Civic Practice Grants help U.S. Professional Company Members of OPERA America and their partners develop new or deeper relationships within their communities — leading to mutual understanding, sustained collaboration, and shared projects and programming.
Grants of up to $30,000 each, awarded on a biennial basis, support opera companies’ efforts to learn more about civic priorities within their communities, to develop relationships with leading arts and non-arts organizations and their leaders, and to discover and deliver services that strengthen their communities, as well as the visibility and trust of the opera company within it.
A total of $180,000 was awarded to seven companies: Chicago Opera Theater, Houston Grand Opera, Lyric Opera of Chicago, Minnesota Opera, Opera Omaha, San Francisco Opera and The Santa Fe Opera. (See below for descriptions of the funded projects.)
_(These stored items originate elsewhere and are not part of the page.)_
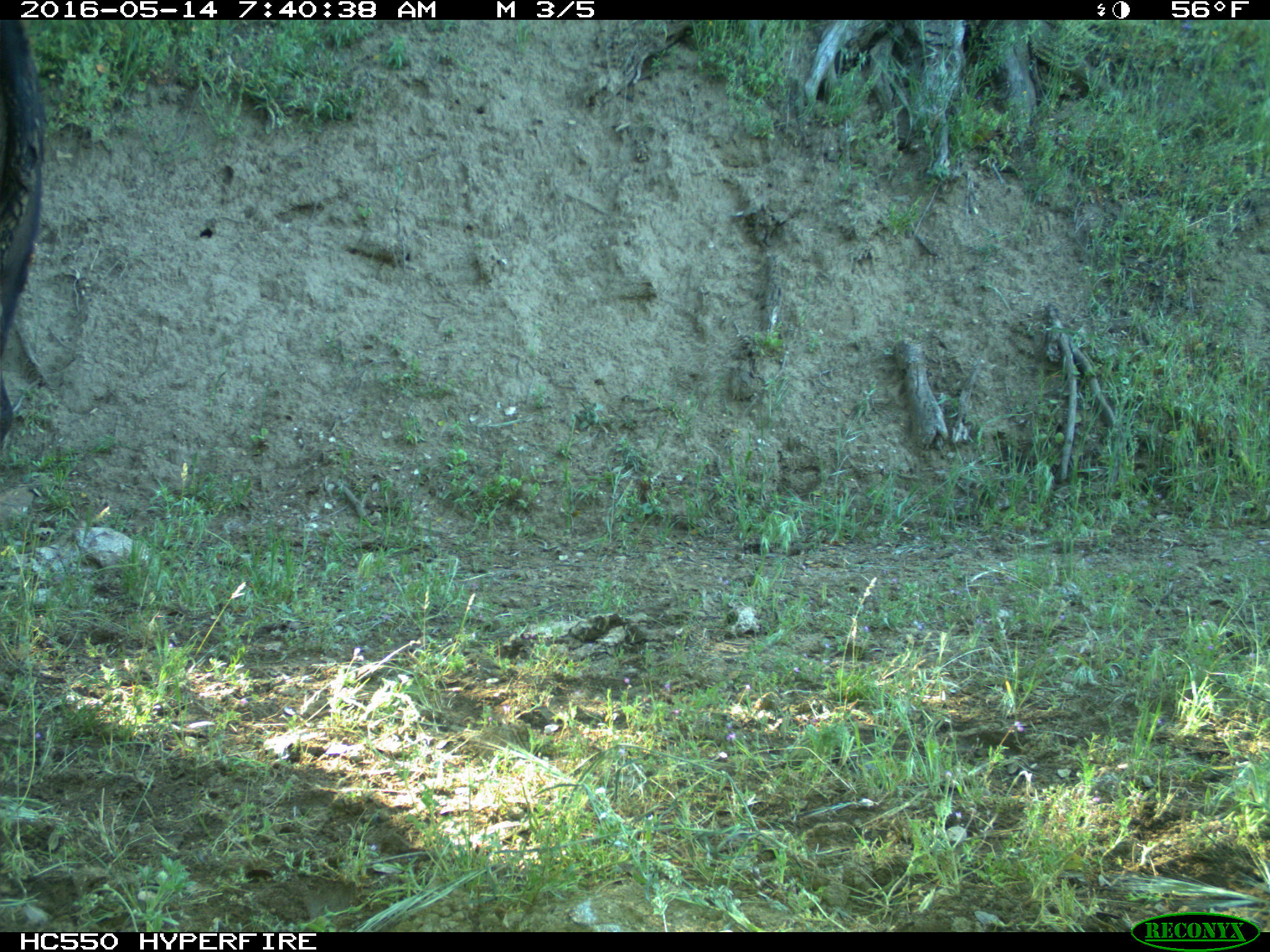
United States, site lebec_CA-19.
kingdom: Animalia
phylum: Chordata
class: Mammalia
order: Artiodactyla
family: Bovidae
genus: Bos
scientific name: Bos taurus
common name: domestic cow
Bos taurus (domestic cow).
“With Civic Practice Grants, we see a great opportunity to use the art form’s unique qualities to address local civic priorities through authentic, mutually beneficial partnerships,” stated OPERA America President/CEO Marc A. Scorca. “These new grants help opera companies find ways to enhance their real and perceived value as cultural citizens in communities throughout the country.”
An independent panel of experts reviewed a total of 36 applications for Civic Practice Grants. The panelists were Leah D. Barto, nonprofit consultant and former director of learning and leadership, OPERA America; Kayhan Irani, Emmy Award-winning writer, performer and Theatre of the Oppressed trainer; Melanie Powell-Robinson, diversity consultant; Logan Phillips, poet, performer and arts consultant; and Gus Schulenburg, director of communications, Theatre Communications Group.
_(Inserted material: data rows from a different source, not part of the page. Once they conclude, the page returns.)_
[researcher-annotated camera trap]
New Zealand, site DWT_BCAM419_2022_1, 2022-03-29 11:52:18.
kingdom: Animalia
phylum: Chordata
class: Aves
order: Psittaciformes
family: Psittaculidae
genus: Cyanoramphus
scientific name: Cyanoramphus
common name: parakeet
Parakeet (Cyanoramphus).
Information about the next round of Civic Practice Grants will be available in summer 2020 at operaamerica.org/Grants.
Civic Practice Grants build upon OPERA America’s efforts in recent years to advance opera companies’ connections with and service to their communities. In 2013 and 2014, OPERA America’s Strategy Committee examined pressing issues challenging the field and identified an acute need to increase opera’s public value through reciprocal relationships — with both arts and non-arts organizations — and to use opera’s creative assets to address local priorities in an authentic manner. Although several pioneering companies had designed and implemented successful civic engagement initiatives, there were still significant gaps in knowledge, experience and research across the field.
In 2015, OPERA America made civic impact the theme of its annual conference in Washington, D.C., and with support from the National Endowment for the Arts in 2016, it created a Civic Action Group. This two-year initiative brought together staff from several operas companies, as well as experts in creative placemaking and community-based arts, to share approaches for serving communities through opera. To make the Civic Action Group’s learnings available to the entire field, OPERA America launched a resource hub at operaamerica.org/CivicPractice, featuring interviews with members of the Civic Action Group and an “Introduction to Civic Practice” primer.
With continued support from the National Endowment for the Arts in 2018, OPERA America initiated a series of regional Civic Practice Workshops, bringing together opera company representatives to examine how they have integrated civic practice into their organizational operations and created and sustained community partnerships. The first workshop was hosted by Austin Opera, and additional workshops will be held throughout 2019 in Orlando, Memphis and Omaha.
For its annual conference this June in San Francisco, OPERA America has made civic practice one of three key themes to be explored, with sessions focusing on topics such as community advisory panels, ROI on civic practice, new generations of board members, and creating safe spaces for underrepresented communities. A plenary session on civic practice will be moderated by Jane Chu, former chair of the National Endowment for the Arts.
About the Opera Fund
OPERA America’s long tradition of supporting the creation and development of new works led to the formation of its Opera Fund endowment, which allows OPERA America to sustain a number of grant programs. Since the Opera Fund’s inception, OPERA America has granted nearly $13 million to assist companies with the expenses associated with creating and developing new works, as well as related audience-engagement initiatives. The Opera Fund has supported such works as Akhnaten (Philip Glass), Bel Canto (Jimmy López), Cold Sassy Tree (Carlisle Floyd), Elmer Gantry (Robert Aldridge), JFK (David T. Little), Little Women (Mark Adamo), Moby-Dick (Jake Heggie), Nixon in China (John Adams), Silent Night (Kevin Puts) and A Streetcar Named Desire (André Previn).
The Opera Fund was launched by the National Endowment for the Arts, and it is funded by The Helen F. Whitaker Fund, Lee Day Gillespie, Lloyd and Mary Ann Gerlach, The Andrew W. Mellon Foundation, The William and Flora Hewlett Foundation, the John S. and James L. Knight Foundation and The George Cedric Metcalf Charitable Foundation.